The obvious question is this one: why, after all this time, do I still get so nervous about the first day of school? It's not stagefright -- public speaking has never been a fear of mine. It's not new material, at least not this year -- all four courses I am teaching this fall are courses I have taught in the past. It's not fear that my students won't like me -- though I do struggle with vanity, it's not at the root of my jumpiness this morning. All three of these might be small factors at different times, but the core reason for this almost-pleasant state of anxiety is more basic: I still believe that I have the best job in the whole dang world, and I can't believe they pay me to do it.
Even after all these years of full-time teaching (the last six with tenure), I still expect someone to show up, and with an apologetic and yet officious tone, tell me"We're sorry, Hugo, we made a mistake hiring you. There was this terrible mix-up, you see; we intended to get someone else." Though I can assure my readers (all 12 of you) that I did not lie or stretch the truth when I applied for this job, somehow after all this time I still suspect that I"got away with something" when I was hired for this job.
I've talked about this with my parents and other colleagues who teach. My father (who taught philosophy for almost forty years at Alberta and UCSB) calls this feeling"the suspicion of one's own fraudulence". That phrase seems to sum things up nicely. Whenever I share these feelings, I note that it is often my most talented colleagues, students, and friends who say"Really? That's how I feel too!" (One of the worst teachers I ever worked with, now thankfully retired, claimed never to feel this way.) I wonder if there isn't some connection between periodic bouts of self-doubt and the drive to prove one's self. Actually, that's silly -- I don't wonder that at all, I know it with total certainty!

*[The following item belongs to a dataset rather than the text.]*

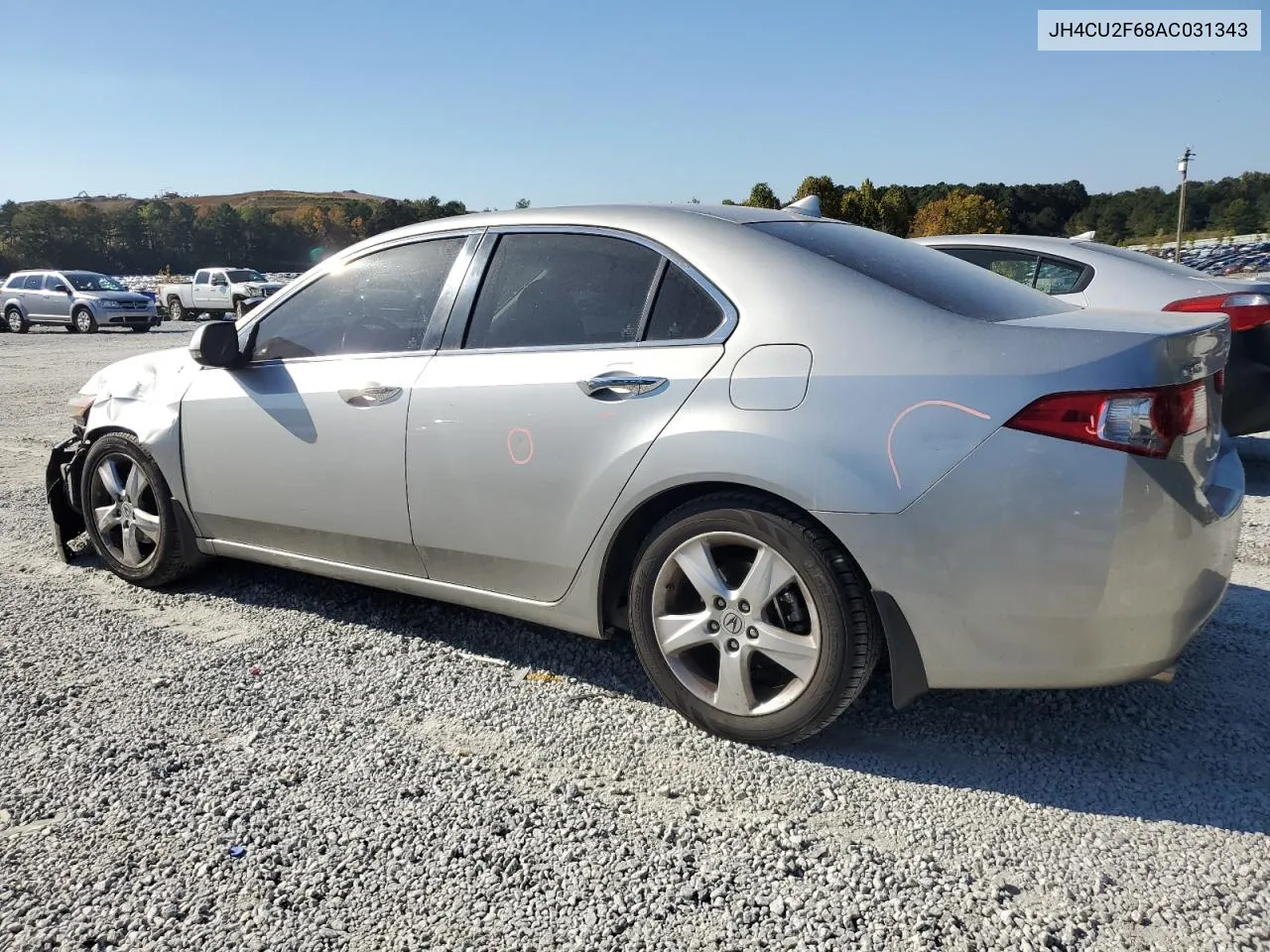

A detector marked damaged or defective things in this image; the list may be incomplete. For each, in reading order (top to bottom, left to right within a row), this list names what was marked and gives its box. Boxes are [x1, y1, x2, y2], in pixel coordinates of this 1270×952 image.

front end damage [46, 431, 89, 563]
damaged front bumper [47, 433, 89, 565]
crumpled fender [81, 347, 200, 515]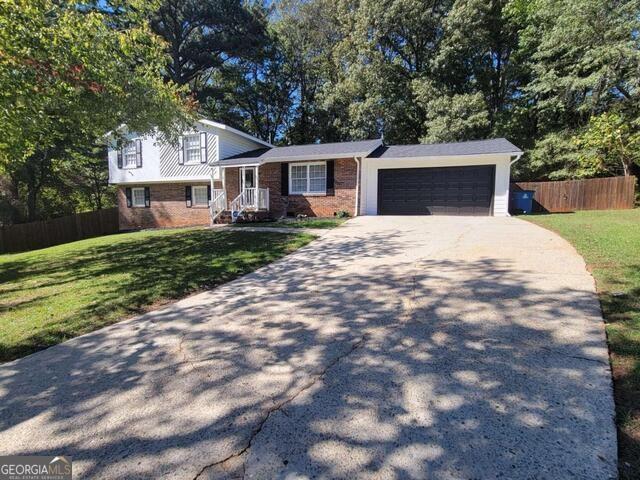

But I am happy to say that at this stage of my career,"suspicions of my own fraudulence" are less intense than they were a decade or so ago. The nervous jitters this morning are, in fact, quite pleasant. They're more like the nerves one gets before a first date, or before taking an exciting trip to an exotic country. Every class I've ever taught is different, as the chemistry created by a certain mix of unique people can never be precisely duplicated. One never knows what's coming, and thus the anticipation is nothing short of delicious.